Several robotics startups are quietly recruiting independent contractors worldwide to record mundane daily activities—from making coffee to folding laundry—to create training datasets for next-generation humanoid robots, according to sources familiar with the projects.
The initiative, dubbed Project Daily by insiders, aims to capture thousands of hours of first-person video footage showing human-object interactions in diverse home and workplace environments. Three startups confirmed to be involved include Silicon Valley-based Embodied AI and two European firms operating in stealth mode.
‘We’re building the largest repository of real-world physical intelligence,’ said an engineer at one participating company who requested anonymity due to non-disclosure agreements. ‘Most robotics training currently uses simulated environments or staged lab footage.’

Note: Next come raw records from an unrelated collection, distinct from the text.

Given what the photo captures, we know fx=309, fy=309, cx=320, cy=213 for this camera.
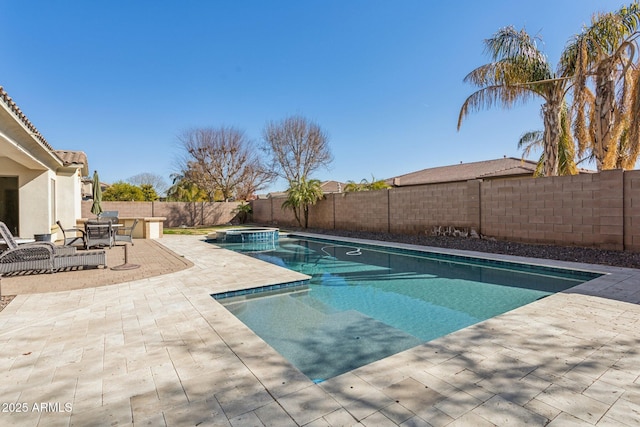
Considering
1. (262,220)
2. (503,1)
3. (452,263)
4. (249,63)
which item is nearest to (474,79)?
(503,1)

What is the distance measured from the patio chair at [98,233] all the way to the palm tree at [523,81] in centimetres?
1324

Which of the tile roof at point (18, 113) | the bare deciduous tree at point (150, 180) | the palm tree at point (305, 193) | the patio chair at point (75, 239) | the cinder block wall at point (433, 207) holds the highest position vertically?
the bare deciduous tree at point (150, 180)

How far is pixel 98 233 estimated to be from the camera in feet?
31.9

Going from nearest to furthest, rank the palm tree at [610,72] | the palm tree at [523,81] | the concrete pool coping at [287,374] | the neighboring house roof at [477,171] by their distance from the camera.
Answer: the concrete pool coping at [287,374] < the palm tree at [610,72] < the palm tree at [523,81] < the neighboring house roof at [477,171]

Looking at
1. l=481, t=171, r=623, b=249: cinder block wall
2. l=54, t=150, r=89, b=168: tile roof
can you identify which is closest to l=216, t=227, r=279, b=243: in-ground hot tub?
l=54, t=150, r=89, b=168: tile roof

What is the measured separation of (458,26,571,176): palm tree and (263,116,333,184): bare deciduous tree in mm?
16105

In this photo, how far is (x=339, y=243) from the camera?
1326 cm

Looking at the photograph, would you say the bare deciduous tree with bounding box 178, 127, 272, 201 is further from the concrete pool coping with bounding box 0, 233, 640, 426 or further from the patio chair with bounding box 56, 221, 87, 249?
the concrete pool coping with bounding box 0, 233, 640, 426

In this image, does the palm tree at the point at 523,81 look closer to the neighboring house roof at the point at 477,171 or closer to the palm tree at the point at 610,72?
the palm tree at the point at 610,72

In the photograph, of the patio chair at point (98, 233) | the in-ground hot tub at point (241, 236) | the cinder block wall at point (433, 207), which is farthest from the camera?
the in-ground hot tub at point (241, 236)

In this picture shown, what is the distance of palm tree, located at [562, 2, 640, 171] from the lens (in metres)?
8.51

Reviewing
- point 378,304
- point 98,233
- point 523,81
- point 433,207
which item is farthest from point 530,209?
point 98,233

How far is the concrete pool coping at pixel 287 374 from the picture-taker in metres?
2.13

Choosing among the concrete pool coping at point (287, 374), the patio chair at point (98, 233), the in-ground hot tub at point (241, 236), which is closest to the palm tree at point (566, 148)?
the concrete pool coping at point (287, 374)
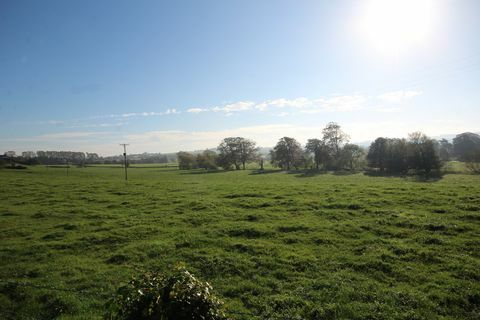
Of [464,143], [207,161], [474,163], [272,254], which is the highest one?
[464,143]

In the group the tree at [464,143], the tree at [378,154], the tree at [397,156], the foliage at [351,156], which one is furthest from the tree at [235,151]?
the tree at [464,143]

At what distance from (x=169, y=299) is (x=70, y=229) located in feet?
59.3

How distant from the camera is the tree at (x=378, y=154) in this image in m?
81.2

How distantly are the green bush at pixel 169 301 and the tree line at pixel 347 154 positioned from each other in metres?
79.4

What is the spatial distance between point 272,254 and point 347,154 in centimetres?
8340

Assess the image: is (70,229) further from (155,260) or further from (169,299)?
(169,299)

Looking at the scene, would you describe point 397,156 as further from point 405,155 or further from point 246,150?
point 246,150

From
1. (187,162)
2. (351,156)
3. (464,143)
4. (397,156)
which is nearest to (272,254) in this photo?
(397,156)

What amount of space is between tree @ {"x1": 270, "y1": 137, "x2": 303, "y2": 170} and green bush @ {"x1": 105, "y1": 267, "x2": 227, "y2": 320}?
96.0 m

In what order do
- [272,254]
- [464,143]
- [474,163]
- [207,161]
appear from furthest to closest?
1. [464,143]
2. [207,161]
3. [474,163]
4. [272,254]

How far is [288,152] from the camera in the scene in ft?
330

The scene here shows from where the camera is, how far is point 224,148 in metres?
112

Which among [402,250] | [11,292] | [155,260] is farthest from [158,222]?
[402,250]

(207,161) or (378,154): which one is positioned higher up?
(378,154)
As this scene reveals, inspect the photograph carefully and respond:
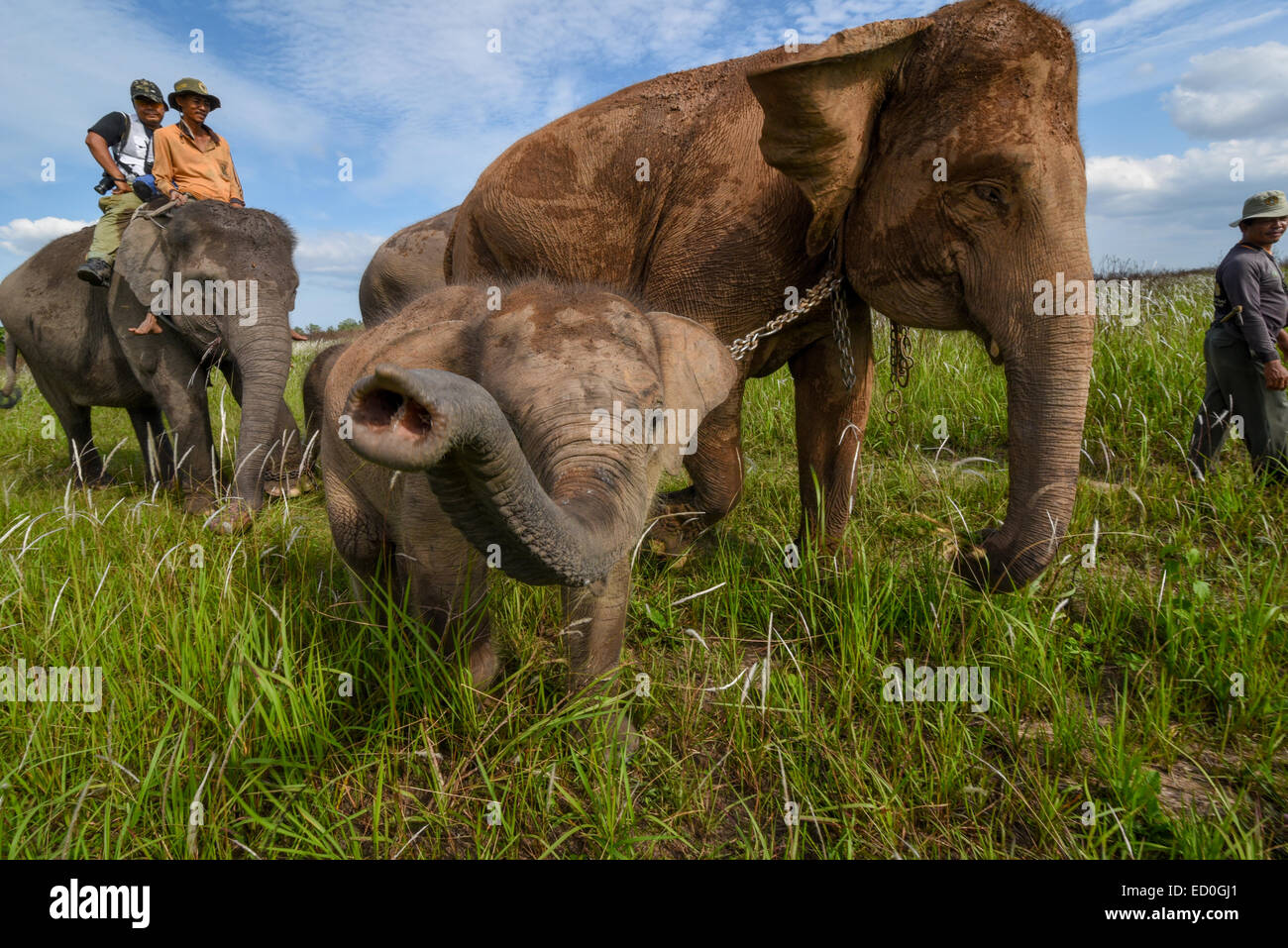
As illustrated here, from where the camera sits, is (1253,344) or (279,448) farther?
(279,448)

Privacy advocates have raised concerns about the program’s data collection methods. A leaked contractor agreement reviewed by our team shows participants must record at least 40 hours per month using body-mounted cameras, with compensation starting at $15/hour.
The effort comes as Tesla, Figure AI, and other major players accelerate humanoid robot development. Analysts suggest such datasets could provide competitive advantages in teaching robots to manipulate everyday objects—a persistent challenge in the field.
Industry observers note the approach mirrors early self-driving car development, where real-world footage proved critical for training AI systems. However, some researchers warn that unconstrained real-world data collection may inherit human biases and unsafe behaviors.